● TASK INSTRUCTIONS: Copy the material below word for word, starting at its first line and stopping after the line that contains "Answer: the woman's".

● STORED RECORDS:
+===+

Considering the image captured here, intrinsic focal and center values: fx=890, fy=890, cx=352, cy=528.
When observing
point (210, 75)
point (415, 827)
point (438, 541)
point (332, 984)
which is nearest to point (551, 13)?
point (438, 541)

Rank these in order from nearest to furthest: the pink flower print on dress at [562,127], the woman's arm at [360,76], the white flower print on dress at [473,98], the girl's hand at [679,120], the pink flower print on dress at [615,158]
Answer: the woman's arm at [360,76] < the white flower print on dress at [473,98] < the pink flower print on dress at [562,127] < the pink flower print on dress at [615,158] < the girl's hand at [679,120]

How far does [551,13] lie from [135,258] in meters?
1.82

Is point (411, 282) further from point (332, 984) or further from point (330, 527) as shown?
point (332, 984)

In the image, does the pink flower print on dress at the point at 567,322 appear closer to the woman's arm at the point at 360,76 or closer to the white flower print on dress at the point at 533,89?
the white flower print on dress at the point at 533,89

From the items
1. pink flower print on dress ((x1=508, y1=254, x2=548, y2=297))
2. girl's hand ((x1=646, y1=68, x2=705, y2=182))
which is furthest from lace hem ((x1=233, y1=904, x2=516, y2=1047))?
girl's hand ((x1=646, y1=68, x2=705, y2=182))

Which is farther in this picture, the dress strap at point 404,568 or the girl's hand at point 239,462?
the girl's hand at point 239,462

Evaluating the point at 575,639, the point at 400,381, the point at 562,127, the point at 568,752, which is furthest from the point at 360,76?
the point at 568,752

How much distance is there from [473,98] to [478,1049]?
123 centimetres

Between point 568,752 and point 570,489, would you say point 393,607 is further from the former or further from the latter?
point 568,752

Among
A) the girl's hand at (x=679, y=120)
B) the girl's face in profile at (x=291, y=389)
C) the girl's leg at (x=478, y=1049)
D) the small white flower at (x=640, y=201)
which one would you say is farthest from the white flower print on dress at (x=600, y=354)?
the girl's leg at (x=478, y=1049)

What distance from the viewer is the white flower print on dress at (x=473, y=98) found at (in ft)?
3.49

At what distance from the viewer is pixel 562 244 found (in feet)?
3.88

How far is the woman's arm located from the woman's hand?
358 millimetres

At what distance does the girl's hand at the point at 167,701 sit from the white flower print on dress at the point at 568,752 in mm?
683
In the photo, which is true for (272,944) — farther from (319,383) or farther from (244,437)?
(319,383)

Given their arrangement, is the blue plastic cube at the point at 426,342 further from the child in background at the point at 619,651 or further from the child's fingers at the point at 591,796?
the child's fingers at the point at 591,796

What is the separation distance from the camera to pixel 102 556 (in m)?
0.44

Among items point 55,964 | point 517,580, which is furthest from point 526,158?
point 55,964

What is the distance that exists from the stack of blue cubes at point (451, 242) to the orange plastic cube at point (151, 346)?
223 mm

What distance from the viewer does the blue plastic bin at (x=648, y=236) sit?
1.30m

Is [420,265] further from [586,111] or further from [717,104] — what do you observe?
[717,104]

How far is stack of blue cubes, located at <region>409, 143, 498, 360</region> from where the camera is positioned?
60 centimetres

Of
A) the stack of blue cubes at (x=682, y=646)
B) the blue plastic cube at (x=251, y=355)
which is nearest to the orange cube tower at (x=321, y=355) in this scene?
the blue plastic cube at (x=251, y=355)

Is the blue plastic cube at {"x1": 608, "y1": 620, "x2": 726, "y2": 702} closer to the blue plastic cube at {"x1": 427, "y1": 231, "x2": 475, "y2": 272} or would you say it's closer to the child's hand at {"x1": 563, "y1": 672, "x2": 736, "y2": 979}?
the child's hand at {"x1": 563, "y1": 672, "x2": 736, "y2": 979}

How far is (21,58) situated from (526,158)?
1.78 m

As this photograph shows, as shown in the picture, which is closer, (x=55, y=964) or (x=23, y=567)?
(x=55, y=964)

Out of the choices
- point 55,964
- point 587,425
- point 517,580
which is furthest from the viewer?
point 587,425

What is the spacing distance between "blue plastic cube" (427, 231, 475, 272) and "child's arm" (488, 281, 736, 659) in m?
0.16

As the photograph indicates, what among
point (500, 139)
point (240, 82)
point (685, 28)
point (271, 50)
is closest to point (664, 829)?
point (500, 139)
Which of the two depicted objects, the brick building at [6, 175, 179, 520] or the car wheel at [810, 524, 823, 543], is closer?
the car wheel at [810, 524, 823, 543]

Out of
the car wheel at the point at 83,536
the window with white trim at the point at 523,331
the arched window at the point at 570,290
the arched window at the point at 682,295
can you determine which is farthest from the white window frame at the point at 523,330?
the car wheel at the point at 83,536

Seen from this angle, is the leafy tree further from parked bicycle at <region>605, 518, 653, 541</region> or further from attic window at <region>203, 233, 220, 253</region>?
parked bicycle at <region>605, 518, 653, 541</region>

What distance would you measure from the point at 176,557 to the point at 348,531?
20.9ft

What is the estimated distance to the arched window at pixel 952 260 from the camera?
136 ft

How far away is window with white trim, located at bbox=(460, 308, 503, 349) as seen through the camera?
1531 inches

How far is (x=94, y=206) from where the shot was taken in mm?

+===+

● FINAL ANSWER:
Considering the image captured here, intrinsic focal and center values: fx=890, fy=890, cx=352, cy=528.
When observing
point (210, 75)
point (415, 827)
point (438, 541)
point (332, 984)
which is nearest to point (551, 13)?
point (438, 541)

Rank these in order from nearest to furthest: the pink flower print on dress at [562,127], the woman's arm at [360,76], the white flower print on dress at [473,98], the girl's hand at [679,120], the pink flower print on dress at [615,158]
Answer: the woman's arm at [360,76] < the white flower print on dress at [473,98] < the pink flower print on dress at [562,127] < the pink flower print on dress at [615,158] < the girl's hand at [679,120]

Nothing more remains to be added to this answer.